Easter holidays and supply issues reverse some March gains
Research from Context has found that the growth rates experienced by the channel in March took a hit at the start of April
There are signs that supply issues and the impact of the Easter holidays have taken some toll on the channel over the last few weeks.
Despite the coronavirus and the lockdown, most of the channel has seen business maintain levels comparable with 2019 during the first few weeks of the lockdown, as customers sought assistance in moving to a remote working environment.
But the Easter break, and the double bank holiday days of Good Friday and Easter Monday, reduced trading and pushed the UK into its first declines of the year, according to analysis from Context. The same issues also had an impact on trading in Germany and Spain.
The market watchers have been using a rolling four-week average to track the response to the virus and found that the last few weeks, to 6 April, have been tougher for the channel across Western Europe.
A surge in demand for home working hardware and software had bolstered growth across the region, helping the channel to produce 10% growth in the week of 16 March.
But that proved to be the high watermark and since then the growth numbers have been falling, with 2020 numbers slipping behind last year’s performance. The impact of the reversal was spread across the channel, with the distribution channel and SME and corporate resellers all finding things slowing down. The only bright spot was in the etail sector, which continued to enjoy year-on-year growth, but that accounts for a smaller slice of the overall market.
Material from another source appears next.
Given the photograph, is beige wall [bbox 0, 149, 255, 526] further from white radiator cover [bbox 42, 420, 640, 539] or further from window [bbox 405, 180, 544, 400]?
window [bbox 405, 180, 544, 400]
“Supply shortages in certain popular consumer products combined with a slowdown in enterprise activity meant that week 14 did not display a quarterly peak in Europe,” said Context global managing director Adam Simon. “In fact, growth fell from 9.2% the previous week to just 0.5%. In the US, by contrast, growth held up pretty well, rising from 8% to 9% over the period.”
Many product categories do remain in high demand and the channel continues to benefit from those. Web cameras (102%), virtualisation software (48%), notebooks (29%), headsets and microphones (27%), workstations (27%), ink cartridges (19%) and all-in-one inkjets (18%) are all up year-on-year.
That ongoing demand, coupled with the Easter holidays having ended, bode well for the next few weeks across the channel.
“There is still high demand in Europe across many home working categories,” said Simon. “So channel resellers can hope to expect better growth now the Easter break is behind them, especially if supply shortages ease as they move through the second quarter.”
With China largely back up and running, the expectation is that in many product categories, supply issues are easing and the problems suffered on that front will become easier for vendors and distributors to manage.
Prime minister Boris Johnson spoke this morning about the need for the current lockdown restrictions to stay in place and experts believe that even if measures are eased, the need for social distancing and remote working will remain in place, possibly for the rest of the year.